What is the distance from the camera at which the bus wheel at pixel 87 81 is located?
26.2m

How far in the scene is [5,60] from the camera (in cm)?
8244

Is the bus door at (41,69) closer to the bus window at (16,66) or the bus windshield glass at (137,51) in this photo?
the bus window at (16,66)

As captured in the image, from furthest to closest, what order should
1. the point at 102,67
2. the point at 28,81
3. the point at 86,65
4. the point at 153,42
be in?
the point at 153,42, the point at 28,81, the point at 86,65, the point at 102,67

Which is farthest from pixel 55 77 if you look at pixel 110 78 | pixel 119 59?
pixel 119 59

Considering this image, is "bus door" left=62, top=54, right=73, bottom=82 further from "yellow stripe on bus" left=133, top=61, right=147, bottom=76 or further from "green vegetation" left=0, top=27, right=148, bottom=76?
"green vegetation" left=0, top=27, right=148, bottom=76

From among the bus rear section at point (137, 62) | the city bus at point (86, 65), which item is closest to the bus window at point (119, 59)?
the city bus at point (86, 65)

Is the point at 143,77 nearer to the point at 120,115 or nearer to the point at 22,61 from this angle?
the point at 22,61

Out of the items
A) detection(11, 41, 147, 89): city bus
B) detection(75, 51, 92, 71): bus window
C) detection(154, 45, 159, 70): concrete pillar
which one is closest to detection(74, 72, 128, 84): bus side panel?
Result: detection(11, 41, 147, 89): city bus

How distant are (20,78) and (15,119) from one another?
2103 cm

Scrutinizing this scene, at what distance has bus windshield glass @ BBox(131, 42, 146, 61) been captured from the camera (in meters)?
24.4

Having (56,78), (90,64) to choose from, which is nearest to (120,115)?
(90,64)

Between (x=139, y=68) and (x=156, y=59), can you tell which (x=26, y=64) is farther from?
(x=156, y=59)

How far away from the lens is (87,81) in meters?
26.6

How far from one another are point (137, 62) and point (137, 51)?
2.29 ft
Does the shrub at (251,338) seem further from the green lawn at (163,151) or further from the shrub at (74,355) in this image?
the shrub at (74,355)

☆ ☆ ☆ ☆ ☆

◆ AIM
Copy each item above word for word.

◆ TASK RESPONSE
What is the distance from the camera at which the bus wheel at pixel 87 81 is located?
26.2m

How far in the scene is [5,60] from the camera (in cm)?
8244

Is the bus door at (41,69) closer to the bus window at (16,66) or the bus windshield glass at (137,51) in this photo?
the bus window at (16,66)

As captured in the image, from furthest to closest, what order should
1. the point at 102,67
2. the point at 28,81
3. the point at 86,65
4. the point at 153,42
be in?
the point at 153,42, the point at 28,81, the point at 86,65, the point at 102,67

Which is farthest from pixel 55 77 if you look at pixel 110 78 | pixel 119 59?
pixel 119 59

Considering this image, is "bus door" left=62, top=54, right=73, bottom=82 further from "yellow stripe on bus" left=133, top=61, right=147, bottom=76 or further from "green vegetation" left=0, top=27, right=148, bottom=76?
"green vegetation" left=0, top=27, right=148, bottom=76

From among the bus rear section at point (137, 62) | the city bus at point (86, 65), which item is closest to the bus window at point (119, 59)?
the city bus at point (86, 65)

Is the point at 143,77 nearer to the point at 120,115 or nearer to the point at 22,61 from this angle?
the point at 22,61

Out of the items
A) detection(11, 41, 147, 89): city bus
B) detection(75, 51, 92, 71): bus window
C) detection(154, 45, 159, 70): concrete pillar
which one is closest to detection(74, 72, 128, 84): bus side panel?
Result: detection(11, 41, 147, 89): city bus

How distant are (20,78) and (15,119) from one another?
2103 cm

Scrutinizing this scene, at what distance has bus windshield glass @ BBox(131, 42, 146, 61) been captured from the camera (in meters)?
24.4

Having (56,78), (90,64) to choose from, which is nearest to (120,115)?
(90,64)

Between (x=139, y=68) and (x=156, y=59), can you tell which (x=26, y=64) is farther from?
(x=156, y=59)

How far away from the lens is (87,81) in meters?
26.6

How far from one another are point (137, 62) and point (137, 51)?
2.29 ft
Does the shrub at (251,338) seem further from the green lawn at (163,151) or further from the shrub at (74,355) in this image?
the shrub at (74,355)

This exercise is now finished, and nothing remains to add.